Christian Courier has covered peace issues in the Middle East often and well. Once again, violence has broken out recently between the Israelis and the Palestinians. Is there any hope for peace? The issues have seemed to be intractable for more than 65 years.
Many Christians have left Palestine and now there is only a tiny minority left. Of those Christians who remain in Palestine, some continue to work year after year to bring reconciliation between the two parties. One notable group is called Musalaha, an Arabic word for “reconciliation.” This group was founded over 25 years ago by Salim Munayer, a professor at Bethlehem Bible College. According to the Musalaha website (musalaha.org):
Musalaha is a non-profit organization that seeks to promote reconciliation between Israelis and Palestinians as demonstrated in the life and teaching of Jesus. We endeavor to be an encouragement and advocate of reconciliation, first among Palestinian and Israeli believers and then beyond to our respective communities. Musalaha also aims at facilitating bridge building among different segments of Israeli and Palestinian societies according to biblical reconciliation principles.
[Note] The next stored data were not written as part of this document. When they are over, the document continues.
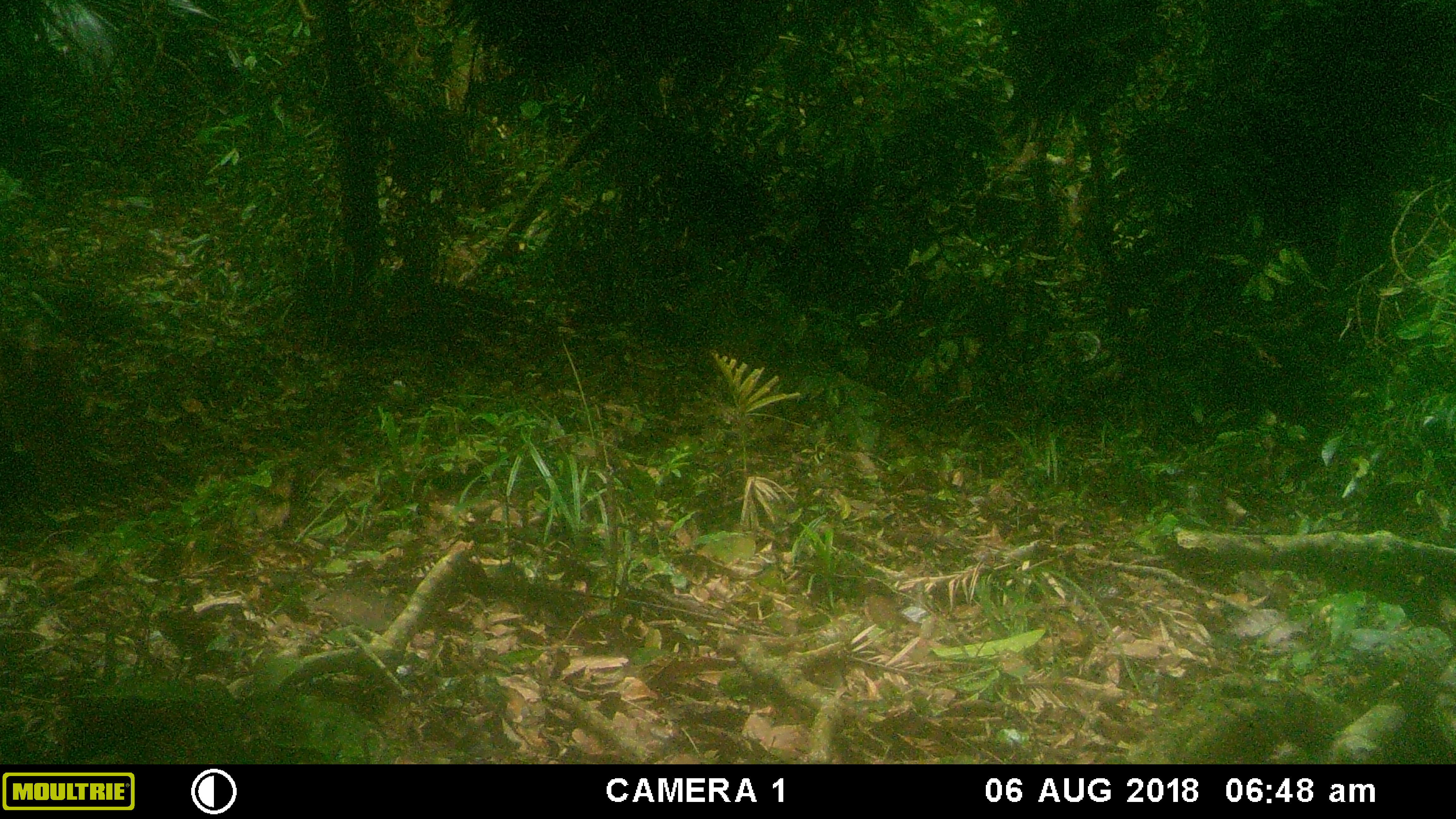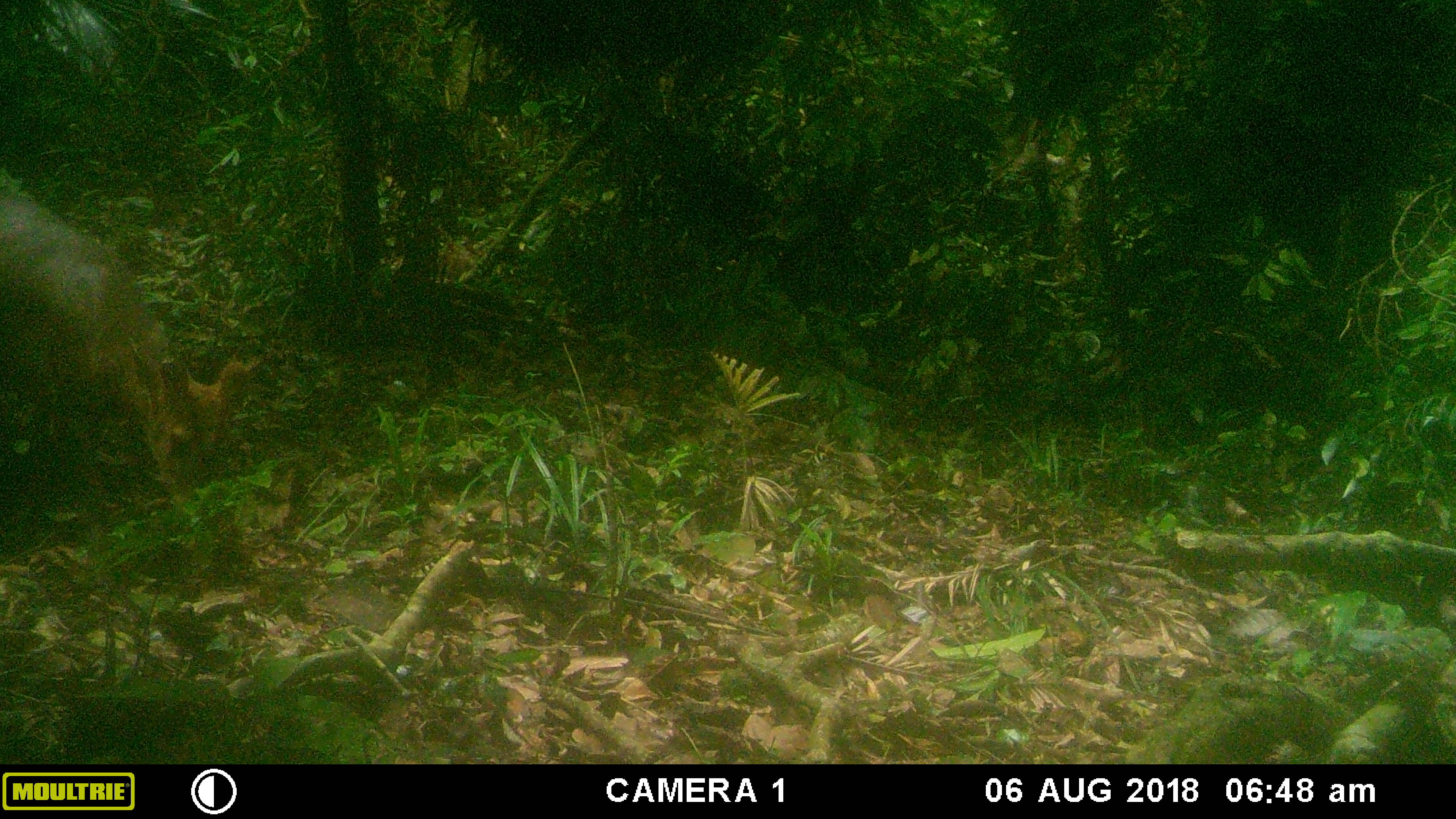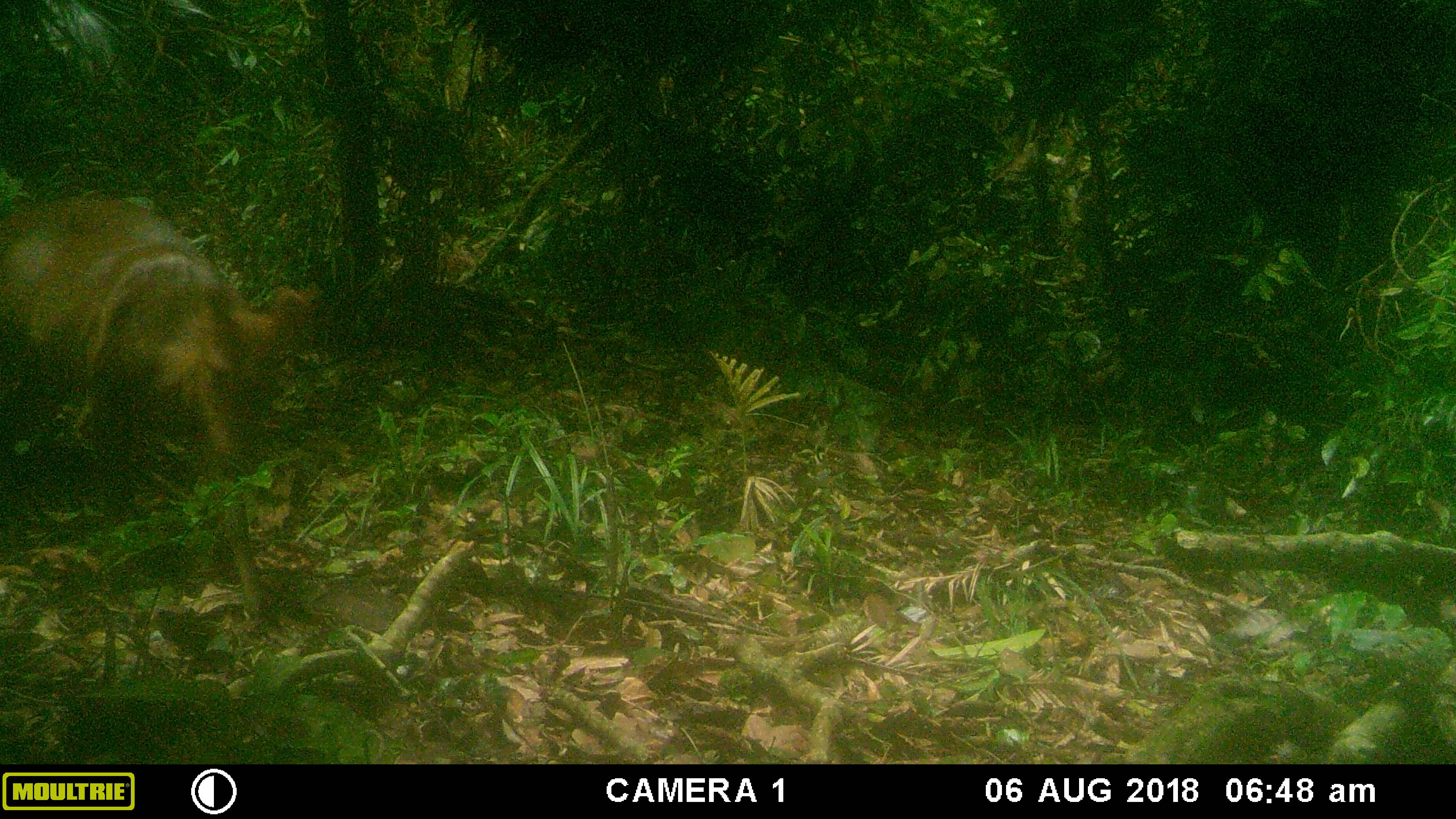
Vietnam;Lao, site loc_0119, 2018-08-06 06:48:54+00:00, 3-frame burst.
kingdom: Animalia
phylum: Chordata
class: Mammalia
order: Artiodactyla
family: Cervidae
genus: Muntiacus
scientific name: Muntiacus vuquangensis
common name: large-antlered muntjac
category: large antlered muntjac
Large antlered muntjac (large-antlered muntjac) (Muntiacus vuquangensis). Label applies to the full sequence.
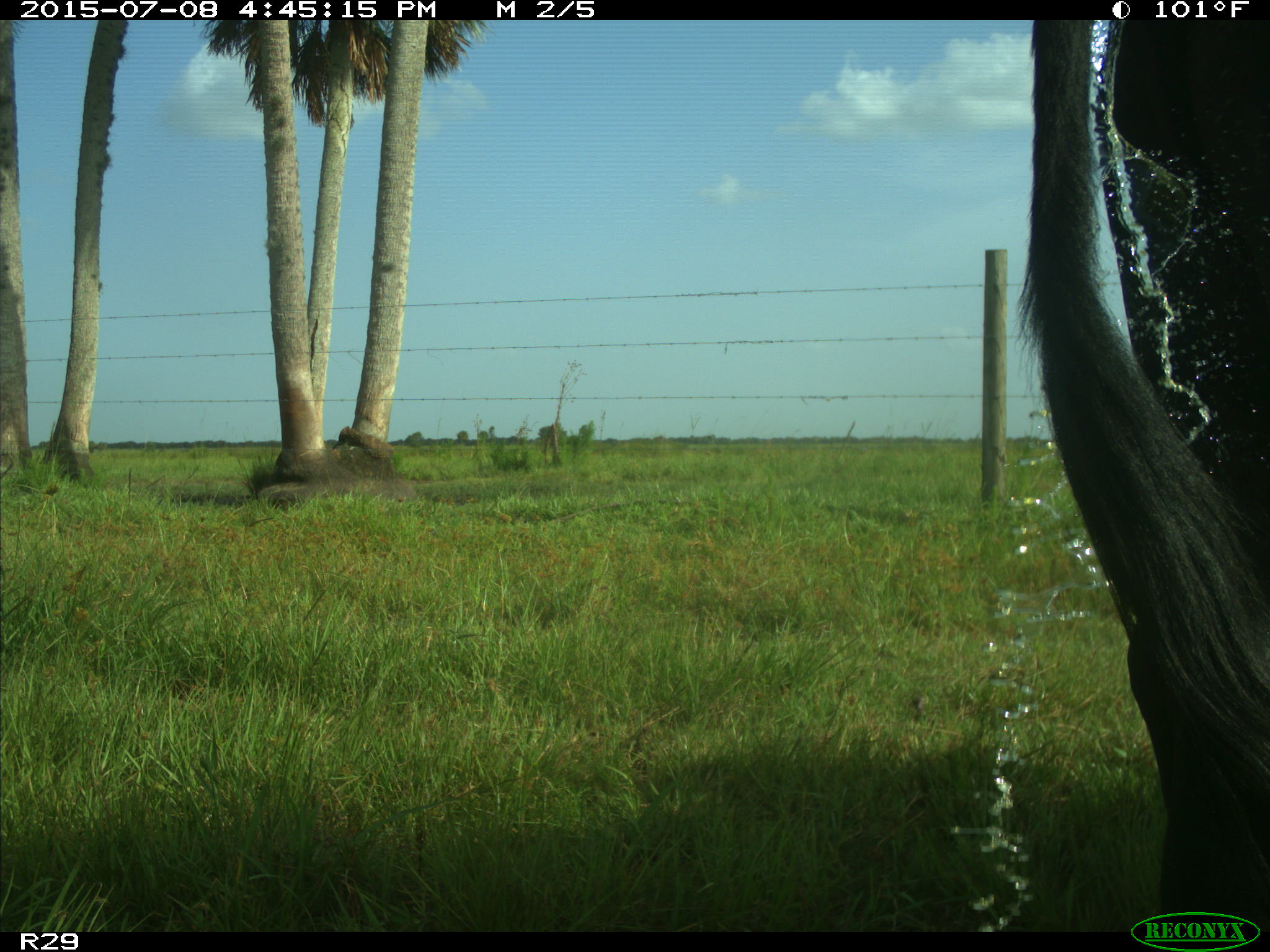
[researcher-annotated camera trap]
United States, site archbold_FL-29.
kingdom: Animalia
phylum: Chordata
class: Mammalia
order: Artiodactyla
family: Bovidae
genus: Bos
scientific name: Bos taurus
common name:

A particular focus of Musalaha is bringing Christians and Messianic Jews together. Between these two groups is a distinct difference in their views about the land. Messianic Jews believe God gave the land to the Jews for all time. Christians claim that they have lived in the land that they have owned for hundreds of years and therefore the land belongs to them. Musalaha works to bring these two groups together in order that each group can tell its own story. The method is to take small groups – often women and teenagers – to the desert for a week or so. There they talk together, make food together and engage in recreational activities for several days. Out in the desert it is extremely difficult to leave if the conversations become too painful. As they tell each other their stories of pain and fear, they come to appreciate each other, even if they do not always end up agreeing. They see each other as human beings who sincerely want to live in peace and security. The level of respect goes up significantly. To say that reconciliation happens so that a true peace accord will develop is asking too much. But clearly it is a time for truth-telling.
Musalaha hopes to expand this ministry to other Israelis and Palestinian Muslims. After people have spent several days together – talking, eating and playing together – they will be loath to pick up weapons or attempt to gain an advantage.
The key element is listening. It does not happen quickly, but over time the participants learn that both sides have pain and both want the pain to end.
Listening to both sides is what has been missing in a long history of turmoil in the Middle East. In the past the United States Secretary of State flew over Damascus to Israel without stopping. One wonders what might have happened if the West had listened to the Syrians instead of naming it a “terrorist nation.”
Many Christians are very poor at listening to both sides in the Middle East, particularly the Christian Zionists from America. In their zeal to support Israel they spend much money for travel to Israel but rarely visit with Palestinian Christians. About them the Palestinian Christians say, “They come to visit the dead stones in the Holy Land but they do not visit the living stones.”
Musalaha is not alone in its mission to get both sides to listen, but I use it as an example of what needs to be done. Without listening to the pain of each side, the problems will not be solved.
Will the process of listening bring about peace? I believe it will be successful if both sides are willing. At the same time, I am under no illusion that peace will happen quickly. However, the focus of Musalaha is not first of all on success. Instead, this group wants to be faithful to the Lord in promoting peace. The results are left to God. Indeed, this should be a life principle for all of us: be faithful to what God calls us to do and leave the results to him.
What is needed is a Truth and Reconciliation Commission similar to those of South Africa between whites and blacks and in Canada where First Nations people and those who came later learned to talk. Much time is needed to tell the truth. It may be too early for reconciliation, but it is not too early for truth.